Historiador español José Manuel Serrano: su vínculo con Cartagena
Historiador español halla en Cartagena su mayor inspiración

El acento sevillano de José Manuel Serrano Álvarez se mezcla con la cálida Cartagena de Indias mientras habla de archivos, números y silencios históricos. No es una escena común, pues se trata de un investigador extranjero que, con la paciencia de quien revisa documentos durante meses, ha encontrado en esta ciudad una parte esencial de su vida académica y personal.

Un historiador forjado en Sevilla

Su historia no comienza en Cartagena, sino en Sevilla, donde se formó en Historia en los años noventa. Entre pasillos universitarios y el imponente Archivo General de Indias, empezó a gestarse una inquietud que marcaría su carrera: entender lo que había detrás de los grandes relatos conocidos. No la epopeya militar en sí, sino lo que la hacía posible. "Si en historia no aportas nada nuevo, repites", dice con claridad, revelando convicción y autocrítica. En esa búsqueda de lo nuevo encontró la historia económica de la colonia. Mientras otros historiadores se inclinaban por lo político, lo social o lo narrativo, él decidió mirar los números: ingresos, gastos, financiación. El dinero. Ese enfoque, que muchos evitan por su complejidad, fue para él una puerta. "Los números espantan", admite, pero también revelan. Detrás de cada cañón, fortificación y soldado en la Cartagena colonial había una estructura financiera que casi nadie había estudiado con profundidad.

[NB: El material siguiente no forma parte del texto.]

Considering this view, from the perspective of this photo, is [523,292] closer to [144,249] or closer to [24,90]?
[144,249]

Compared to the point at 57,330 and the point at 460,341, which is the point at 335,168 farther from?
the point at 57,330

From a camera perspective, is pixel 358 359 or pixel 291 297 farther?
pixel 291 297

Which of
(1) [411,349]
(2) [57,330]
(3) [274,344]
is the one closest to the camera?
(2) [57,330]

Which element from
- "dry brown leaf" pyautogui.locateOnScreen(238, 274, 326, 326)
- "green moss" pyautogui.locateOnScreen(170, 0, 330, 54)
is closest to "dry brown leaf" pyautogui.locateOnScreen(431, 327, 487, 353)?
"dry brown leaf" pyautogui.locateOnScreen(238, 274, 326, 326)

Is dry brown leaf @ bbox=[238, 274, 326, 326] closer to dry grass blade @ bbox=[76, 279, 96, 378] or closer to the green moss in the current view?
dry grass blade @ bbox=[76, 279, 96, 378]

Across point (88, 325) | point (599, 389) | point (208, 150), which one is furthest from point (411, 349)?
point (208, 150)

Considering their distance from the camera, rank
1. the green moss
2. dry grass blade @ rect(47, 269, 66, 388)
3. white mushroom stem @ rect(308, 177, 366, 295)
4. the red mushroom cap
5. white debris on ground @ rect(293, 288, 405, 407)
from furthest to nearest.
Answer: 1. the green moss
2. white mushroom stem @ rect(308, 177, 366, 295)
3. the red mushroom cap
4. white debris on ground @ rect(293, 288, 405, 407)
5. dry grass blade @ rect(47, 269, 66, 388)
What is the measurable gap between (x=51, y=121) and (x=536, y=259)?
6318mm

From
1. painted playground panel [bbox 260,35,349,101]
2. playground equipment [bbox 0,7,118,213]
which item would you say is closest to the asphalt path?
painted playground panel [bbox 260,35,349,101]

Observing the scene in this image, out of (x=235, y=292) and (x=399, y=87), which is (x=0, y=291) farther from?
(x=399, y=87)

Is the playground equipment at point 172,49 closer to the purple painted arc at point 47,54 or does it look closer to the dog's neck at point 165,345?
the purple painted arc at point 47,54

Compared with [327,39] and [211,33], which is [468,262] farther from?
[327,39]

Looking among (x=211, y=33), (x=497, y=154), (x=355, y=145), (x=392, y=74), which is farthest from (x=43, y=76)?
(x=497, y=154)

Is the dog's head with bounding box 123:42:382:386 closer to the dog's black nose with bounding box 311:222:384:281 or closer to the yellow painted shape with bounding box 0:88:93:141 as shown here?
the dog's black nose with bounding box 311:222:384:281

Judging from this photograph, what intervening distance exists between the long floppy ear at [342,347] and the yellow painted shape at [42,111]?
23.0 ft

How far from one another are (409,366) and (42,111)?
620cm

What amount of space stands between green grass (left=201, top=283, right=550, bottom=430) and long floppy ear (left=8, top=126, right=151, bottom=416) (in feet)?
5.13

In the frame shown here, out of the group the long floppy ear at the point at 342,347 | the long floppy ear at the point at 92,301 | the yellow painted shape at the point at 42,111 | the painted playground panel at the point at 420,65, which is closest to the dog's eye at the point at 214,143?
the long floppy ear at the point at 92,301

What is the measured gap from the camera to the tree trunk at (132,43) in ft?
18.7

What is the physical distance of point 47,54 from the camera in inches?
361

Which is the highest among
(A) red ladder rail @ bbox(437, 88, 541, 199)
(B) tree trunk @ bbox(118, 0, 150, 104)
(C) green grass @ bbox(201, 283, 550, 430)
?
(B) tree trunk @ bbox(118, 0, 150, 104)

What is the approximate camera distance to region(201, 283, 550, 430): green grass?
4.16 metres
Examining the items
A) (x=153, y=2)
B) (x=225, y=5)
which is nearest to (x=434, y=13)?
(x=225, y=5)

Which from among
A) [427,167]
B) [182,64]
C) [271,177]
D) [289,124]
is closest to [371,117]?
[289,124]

Primera llegada a Cartagena en 2003

Esa curiosidad lo trajo por primera vez a Cartagena en 2003. Tenía apenas 30 años y una tesis doctoral recién defendida. Llegó invitado a un evento académico tras un gesto decisivo de su mentor, quien cedió su espacio para que el joven investigador debatiera con expertos consolidados. Lo que encontró fue más que un escenario académico: encontró una comunidad. Nombres como Haroldo Calvo, Adolfo Meisel o Rodolfo Segovia —figuras clave en la historiografía local— no solo lo escucharon, sino que lo acogieron. "Con 30 años uno es un pollito", dice entre risas. En esa etapa empezó a construir una trayectoria que hoy lo posiciona como referente en la historia económica colonial de la ciudad.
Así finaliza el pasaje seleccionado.